C’est avant même l’heureux dénouement de ma difficile situation professionnelle, que mon envie d’engagement pour la défense du développement humain du chercheur et en particulier, pour la lutte contre le harcèlement et les discriminations (raciale, sexiste, ethnique ou autres) dans les laboratoires de recherche est née. Et c’est à l’aube de premières démarches pour la concrétisation de ce projet que je souhaite alerter au « nouveau » phénomène pointé par le récent suicide d’un technicien de 44 ans, sur l’un des sites de l’entreprise Renault.

Ce drame a en effet permis de repérer un nombre alarmant de suicides liés au travail.

Lorsqu’en six mois une entreprise enregistre quatre suicides, le débat s’ouvre.

Selon une étude du Conseil économique et social, au moins une personne par jour se donnerait la mort à cause du stress au travail.

Les principales causes du suicide au travail

La souffrance sur le lieu du travail est souvent l’effet de plusieurs causes :

- le lien entre le travail et la construction d’une identité sociale,

- la peur du chômage et de la précarité, à l’heure où le taux de paupérisation de la population française est de plus en plus élevé,

- l’éclatement (de plus en plus fréquent) des familles qui ne permet plus à ces dernières d’être un rempart suffisant pour éviter la dépression. Et comme la réciproque s’avère vraie - les conditions de vie dégradées ou humiliantes sur le lieu du travail nuisent à l’épanouissement sur les plans personnel et familial -, la personne en souffrance rentre rapidement dans un cercle vicieux qui peut entraîner inéluctablement vers le suicide.

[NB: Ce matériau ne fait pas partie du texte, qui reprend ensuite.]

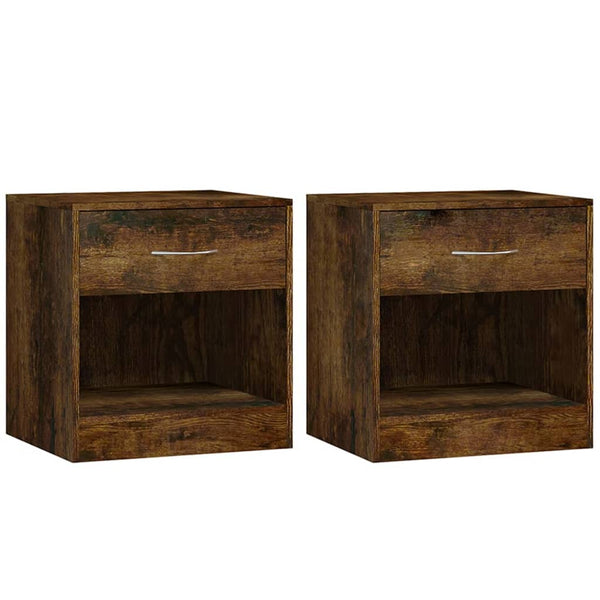vidaXL Tables de chevet 2 pcs avec tiroir chêne fumé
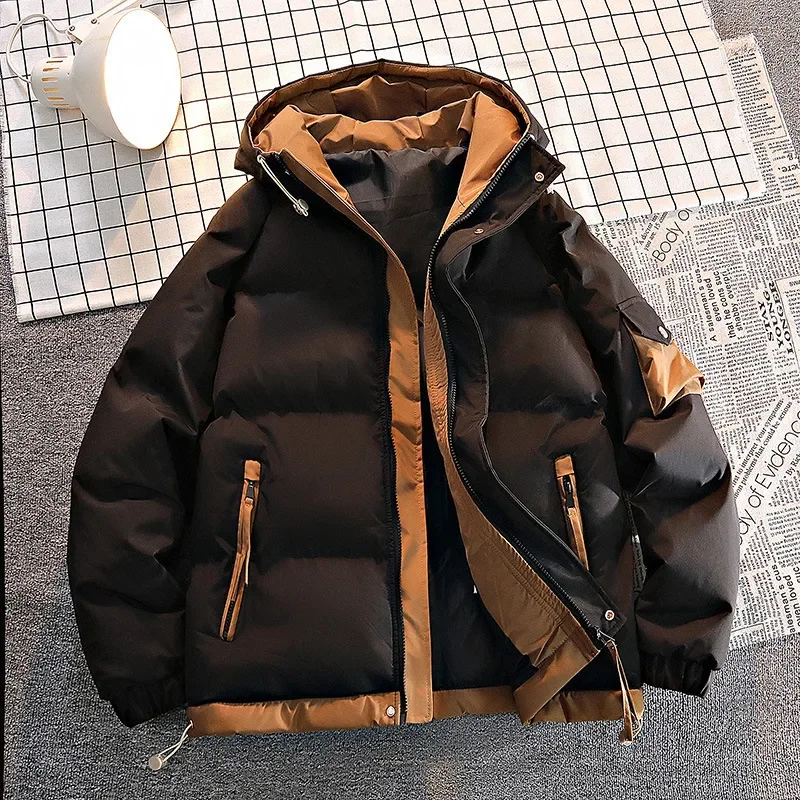 Fashion Men Casual Solid Color Hooded Parkas Male Black Khaki Warm Male Coat Padded Jacket Men Winter Parkas Thick Jacket Coats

- la mondialisation qui fait peu de cas de la valeur humaine (anonymat, absence de dialogue, stress, concurrence entre les salariés, mise au placard, licenciement, harcèlement moral voire sexuel,…) au rythme des restructurations de société, des reprises successives, et de choix stratégiques qui ne s'accompagnent d'aucune explication.

Quelques alternatives

Maintenant que les tabous ont été levés, il est urgent de mettre en place quelques dispositifs préventifs :

- l’augmentation du nombre de consultations obligatoires auprès du médecin du travail

- la programmation de reconversions professionnelles : la formation tout au long de la vie doit être favorisée

- la création de cellules indépendantes d’écoute et de compréhension au sein des grandes entreprises ou de groupements de PME, rassemblant des médecins du travail, des psychologues spécialisés, des assistantes sociales et des représentants des services des ressources humaines

- la révision du code de travail :

1/ En cas de cession de société, la responsabilité du vendeur doit être engagée pour une durée déterminée. Des conditions de travail décentes pour le personnel doivent être maintenues.

2/ Le travail effectué doit être valorisé, et l’employé respecté.

3/ Un plan social (qui traite notamment des situations des smicards et des cadres de plus de 50 ans) doit être mis en œuvre.

4/ La lutte contre toutes formes de harcèlement doit mieux s'organiser : les syndicats ne sont plus suffisamment puissants. Des associations travaillant en réseau avec des avocats, des médiateurs et des élus politiques doivent être créés. La législation sur le harcèlement doit être revue : certaines situations n’ont pas encore été prévues.

5/ Les missions des comités d'entreprise (CE) et des comités d'hygiène de sécurité et des conditions de travail (CHSCT ) doivent être renforcées.

De telles mesures permettront d’engager une lutte contre les situations professionnelles de grande détresse, et devraient en particulier pouvoir faire régresser de nombreuses dérives (dépression, alcoolisme, drogue, tentative de suicide ou suicide avérée, violence,…).